Makin hari, jalan menuju kampung kami makin rusak. Bukannya memperbaiki, pemerintah malah saling lempar tanggung jawab.
Setelah menempuh perjalanan sekitar sembilan jam dari Solo hingga kampungku, aku pikir derita akibat buruknya jalan akan berakhir. Ternyata tidak. Jalan sepanjang sekitar 2 km itu tak lebih baik dari jalan-jalan rusak lain yang kutemui di pedesaan Boyolali dan jalan utama Jombang – Tuban melewati Lamongan.
Jalan satu-satunya penghubung antara dusunku, Mencorek, dengan Sedayulawas, Kecamatan Brondong, Lamongan ini rusak parah. Kondisinya lebih parah dibandingkan saat terakhir kali aku lewat jalan ini November tahun lalu. Kali ini lubang di jalan semakin bertambah dan lebar.
Rusaknya jalan itu pun merata, tak hanya di daerah tertentu. Bisa dikatakan rusaknya sama mulai dari ujung utara, dekat jalan raya utama pantai utara alias Pantura hingga masuk di dusunku. Karena masih sering hujan, jalan-jalan itu juga licin dan becek. Padahal ini jalan satu-satunya yang dipakai warga kampung kami, juga desa sebelah, untuk ke Sedayulawas dan tempat lain di sisi utara, tempat kami bekerja, bersekolah, atau sekadar melewatinya.
Karena jalan yang makin rusak ini, tak sedikit pengguna jalan yang jadi korban. Kalau hanya harus melewati jalan berlubang jalan berair sih sudah biasa. Paling buruk bahkan harus jatuh karena menghindari jalan rusak atau kepeleset licinnya jalan.
Yuk Day, kakak perempuanku yang tinggal di Sedayulawas dan mengajar di Mencorek pernah jadi korban. Dia jatuh akibat licinnya jalan ini. Tulik, adik perempuanku juga sami mawon. Malah dia jatuh bersama dua anaknya, Ais dan Bintang.

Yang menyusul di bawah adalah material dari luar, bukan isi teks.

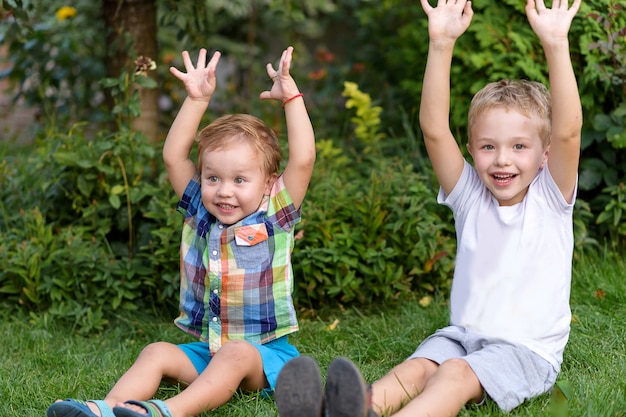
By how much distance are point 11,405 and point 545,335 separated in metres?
1.79

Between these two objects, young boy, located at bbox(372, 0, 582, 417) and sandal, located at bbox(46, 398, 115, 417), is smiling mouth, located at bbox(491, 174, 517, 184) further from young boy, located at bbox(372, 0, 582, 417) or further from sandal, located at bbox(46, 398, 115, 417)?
sandal, located at bbox(46, 398, 115, 417)

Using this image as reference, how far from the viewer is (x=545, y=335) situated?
109 inches

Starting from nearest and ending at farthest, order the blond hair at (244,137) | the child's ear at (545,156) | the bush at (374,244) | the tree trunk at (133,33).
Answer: the child's ear at (545,156) → the blond hair at (244,137) → the bush at (374,244) → the tree trunk at (133,33)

Yang menyedihkan adalah rusaknya jalan itu terjadi terus menerus. Makin hari, kerusakan itu bukannya berkurang tapi malah bertambah.

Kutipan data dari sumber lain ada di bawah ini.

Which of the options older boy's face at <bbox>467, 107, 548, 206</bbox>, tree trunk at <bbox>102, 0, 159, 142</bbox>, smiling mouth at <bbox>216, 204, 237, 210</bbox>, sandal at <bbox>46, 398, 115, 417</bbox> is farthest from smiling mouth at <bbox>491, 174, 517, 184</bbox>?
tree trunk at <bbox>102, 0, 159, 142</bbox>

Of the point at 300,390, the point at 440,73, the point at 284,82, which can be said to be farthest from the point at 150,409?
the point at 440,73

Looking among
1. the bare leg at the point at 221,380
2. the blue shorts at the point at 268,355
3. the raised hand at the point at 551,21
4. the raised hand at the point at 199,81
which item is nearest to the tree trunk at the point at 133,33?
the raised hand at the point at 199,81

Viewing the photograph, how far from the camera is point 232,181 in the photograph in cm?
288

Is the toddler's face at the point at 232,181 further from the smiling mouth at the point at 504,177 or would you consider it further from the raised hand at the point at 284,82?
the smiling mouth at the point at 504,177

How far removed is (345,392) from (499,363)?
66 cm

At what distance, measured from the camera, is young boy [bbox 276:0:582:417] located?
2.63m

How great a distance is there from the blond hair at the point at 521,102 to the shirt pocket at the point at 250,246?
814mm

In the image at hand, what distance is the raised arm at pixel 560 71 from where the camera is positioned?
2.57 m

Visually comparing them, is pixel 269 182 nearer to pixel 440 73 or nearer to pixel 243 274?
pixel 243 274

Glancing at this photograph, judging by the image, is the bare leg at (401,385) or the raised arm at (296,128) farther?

Seingetku, rusaknya jalan ini makin parah selama lima tahun terakhir. Jalan besar ini berada di samping persis sodetan (kanal) Bengawan Solo. Setelah adanya kanal itu, kondisi jalan sempat bagus meski hanya diaspal seadanya. Namun, makin tahun jalan itu makin rusak. Aspal mengelupas menyisakan lubang di sana sini.

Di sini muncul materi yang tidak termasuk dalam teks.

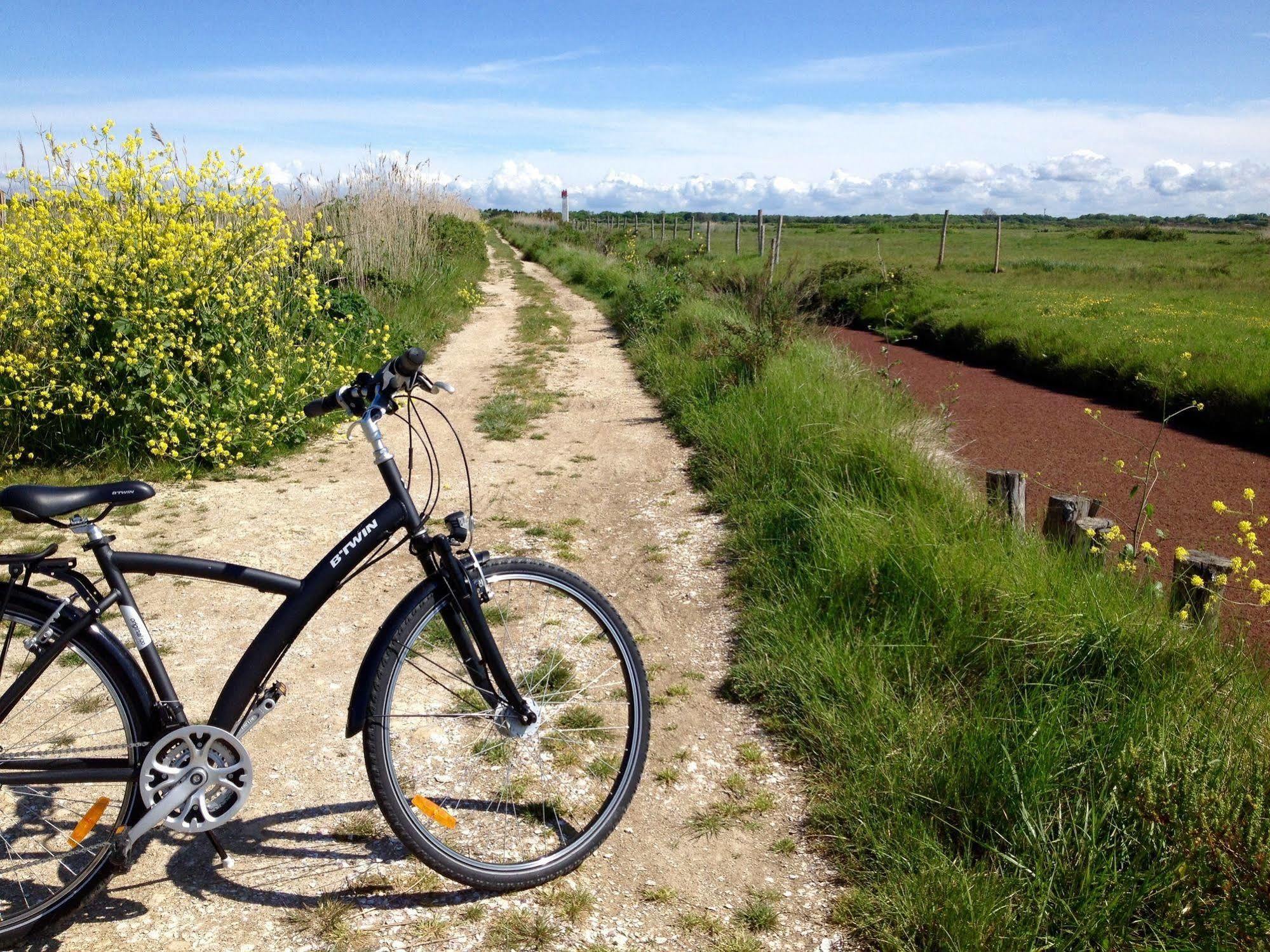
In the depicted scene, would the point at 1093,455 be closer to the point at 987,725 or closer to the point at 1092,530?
the point at 1092,530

Satu atau dua tahun lalu aku pernah mengadukan rusaknya jalan ini ke Kantor Kecamatan Brondong. Aku sudah lupa siapa yang kutemui waktu itu. Tapi, pada dasarnya petugas itu bilang bahwa jalan tersebut bukan tanggung jawab kecamatan. “Jalan itu tanggung jawab kabupaten,” kurang lebih begitu jawabannya. Menurutnya, jalan itu menghubungkan antara dua kecamatan, Brondong dan Laren, karena itu penanggungjawabnya adalah kabupaten.
Karena kabupaten terlalu jauh sementara waktu itu aku “cuma” sekadar mengadu, maka aku tak melapor lebih lanjut ke Pemerintah Kabupaten Lamongan.
Namun, ketika aku mampir dusun dua hari ini, pamanku bercerita. Dia sudah mengadu ke anggota DPRD Lamongan. Jawabannya tak jauh beda dengan petugas kecamatan. Perbaikan jalan itu, kata pamanku menirukan anggota DPRD Lamongan, bukan tanggung jawab Pemkab Kabupaten, tapi Dinas Pengairan. Tak jelas Dinas Pengairan mana. Temanku yang kini jadi pengurus desa sebelah juga mengatakan tak jauh beda.
Intinya, bagiku, perbaikan jalan ke dusun kami itu tak juga dilakukan karena semua petugas negara itu malah saling lempar tanggung jawab. Bukannya menyelesaikan, mereka hanya saling melempar kesalahan.